Su tutto anche qui domina (terza affinità con Zorba) il sole infuocato del Marocco, lo scintillante colore del mare, gli odori, i colori, gli umori di un mondo a se stante, alle prese con la vita e con la sopravvivenza di ogni giorno. Il ritorno alla vita di Claudio è prepotente, anche se venato di tanto in tanto di tinte malinconiche. È una rinascita dalle macerie della guerra, un ritrovarsi gioioso, anche se carico di problemi e responsabilità, di nuovo nel flusso incontenibile della vita che si presenta, anche qui, così come viene, piena di tutte le angosce dell’oggi e delle sue bellezze.

Tutto è un progressivo trionfo di descrizioni di piccole cose, le battute di pesca, le chiacchiere dei caffè, la sensualità delle ballerine, le bevute, la ricostruzione di un piccolo veliero che riprende vita, metaforicamente, nello stesso modo in cui le ossa di Claudio e la sua coscienza rattoppata riprendono respiro.

È un vortice di tutti i sensi che trascina, e per certi versi sostiene quasi inconsapevolmente, i protagonisti e i comprimari di questo lungo racconto di sentimenti che ci restituisce, come credo abbia restituito all’autore, quella voglia di vivere nonostante tutto, quella felicità al di là delle difficoltà del momento, quel desiderio tenace di rimanere attaccati alla terra che ne costituisce lo splendore.

La vittoria del dionisiaco (quarta affinità con Zorba) che erompe con gentilezza, senza eccessi esasperati, completamente scevro da quelle pulsioni autodistruttive che talvolta fanno da contrappunto al vitalismo di tanti epigoni che l’hanno frainteso.

Un romanzo solare (quinta affinità con Zorba), dominato dalla potenza disseccante dell’astro luminoso che spadroneggia su tutto, donando però la vita. Il mare, la sponda sud del Mediterraneo, tutti i sensi che ne vengono esaltati diventano, come in Zorba, il brodo primordiale cui fare ritorno per rigenerarsi.
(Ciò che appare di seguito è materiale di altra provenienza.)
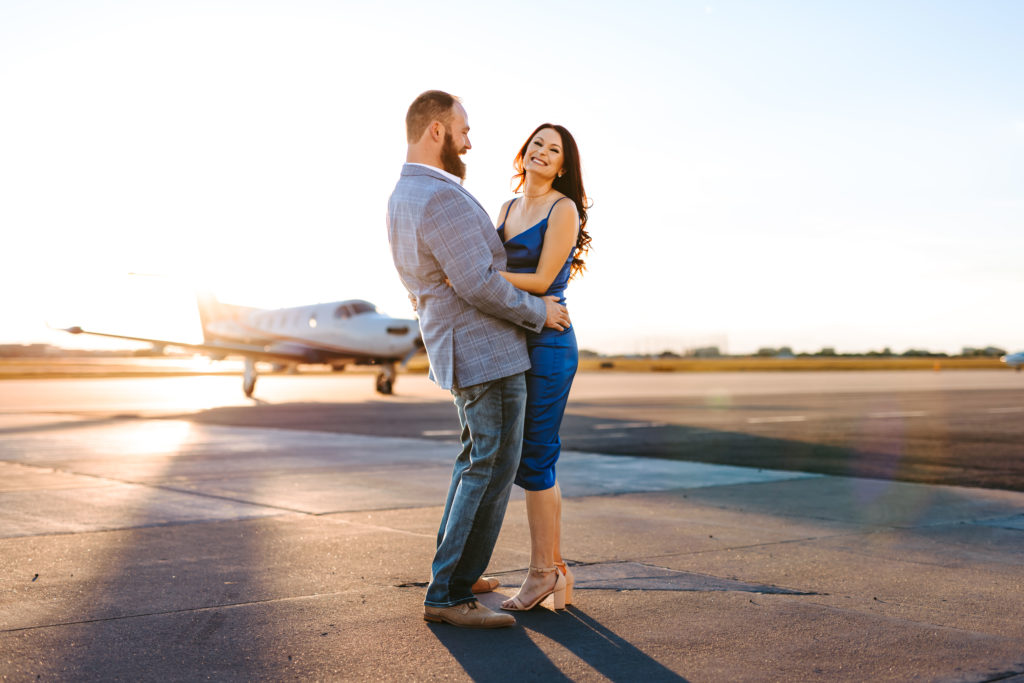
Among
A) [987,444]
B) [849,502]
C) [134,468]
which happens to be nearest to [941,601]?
[849,502]

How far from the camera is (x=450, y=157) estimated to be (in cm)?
339

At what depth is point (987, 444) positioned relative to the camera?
35.8ft

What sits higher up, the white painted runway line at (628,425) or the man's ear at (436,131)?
the man's ear at (436,131)

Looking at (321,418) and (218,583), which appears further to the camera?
(321,418)

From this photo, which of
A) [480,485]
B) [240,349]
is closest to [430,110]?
[480,485]

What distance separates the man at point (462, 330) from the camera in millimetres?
3256

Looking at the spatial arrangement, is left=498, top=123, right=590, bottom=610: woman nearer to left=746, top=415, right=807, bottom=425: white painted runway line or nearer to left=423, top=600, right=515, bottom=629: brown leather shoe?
left=423, top=600, right=515, bottom=629: brown leather shoe

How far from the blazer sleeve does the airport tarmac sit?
1.14m

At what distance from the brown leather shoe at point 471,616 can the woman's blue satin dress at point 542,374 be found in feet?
1.65

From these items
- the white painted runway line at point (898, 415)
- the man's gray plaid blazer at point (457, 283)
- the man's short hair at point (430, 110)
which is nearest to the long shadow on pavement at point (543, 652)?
the man's gray plaid blazer at point (457, 283)

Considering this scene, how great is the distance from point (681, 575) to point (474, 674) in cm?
164

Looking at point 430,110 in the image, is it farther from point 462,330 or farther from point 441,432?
point 441,432

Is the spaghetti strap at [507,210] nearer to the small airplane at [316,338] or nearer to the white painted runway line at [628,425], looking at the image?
the white painted runway line at [628,425]

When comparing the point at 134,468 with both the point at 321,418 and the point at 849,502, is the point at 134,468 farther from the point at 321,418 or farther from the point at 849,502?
the point at 321,418
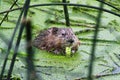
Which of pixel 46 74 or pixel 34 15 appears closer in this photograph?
pixel 46 74

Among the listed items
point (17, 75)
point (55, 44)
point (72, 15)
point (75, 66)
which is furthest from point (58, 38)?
point (72, 15)

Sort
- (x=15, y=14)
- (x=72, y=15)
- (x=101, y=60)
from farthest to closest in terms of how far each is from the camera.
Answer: (x=72, y=15) < (x=15, y=14) < (x=101, y=60)

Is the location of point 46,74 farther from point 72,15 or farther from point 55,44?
point 72,15

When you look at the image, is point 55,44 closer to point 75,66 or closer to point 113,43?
point 75,66

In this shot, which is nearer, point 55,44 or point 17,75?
point 17,75

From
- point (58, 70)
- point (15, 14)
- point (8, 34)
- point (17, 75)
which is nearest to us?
point (17, 75)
Primordiale, brutale, rozzo, animalesco se volete ma fonte di tutte le energie che si sprigionano dalla terra, con una forza tellurica e primigenia necessaria per irrorare di nuovo sangue le flaccide carni smorte di tutti i freddi adoratori dell’algido pensiero razionale, in uno stordente turbinio rigeneratore.

I due romanzi ci rimandano infine alla potenza della definizione del Mediterraneo come Mare Nostrum. Una culla e un liquido amniotico unico per affrontare i gelidi venti del Nord che soffieranno incessanti con l’arrivo dell’inverno.

Prima che sia troppo tardi, leggeteli, fate un carico di vitalità e calore che vi permetterà di passare indenni per tutti i demoni tiranni che il freddo e le piogge si porteranno con sé in un autunno che si preannuncia, soprattutto per noi, carico di angosce.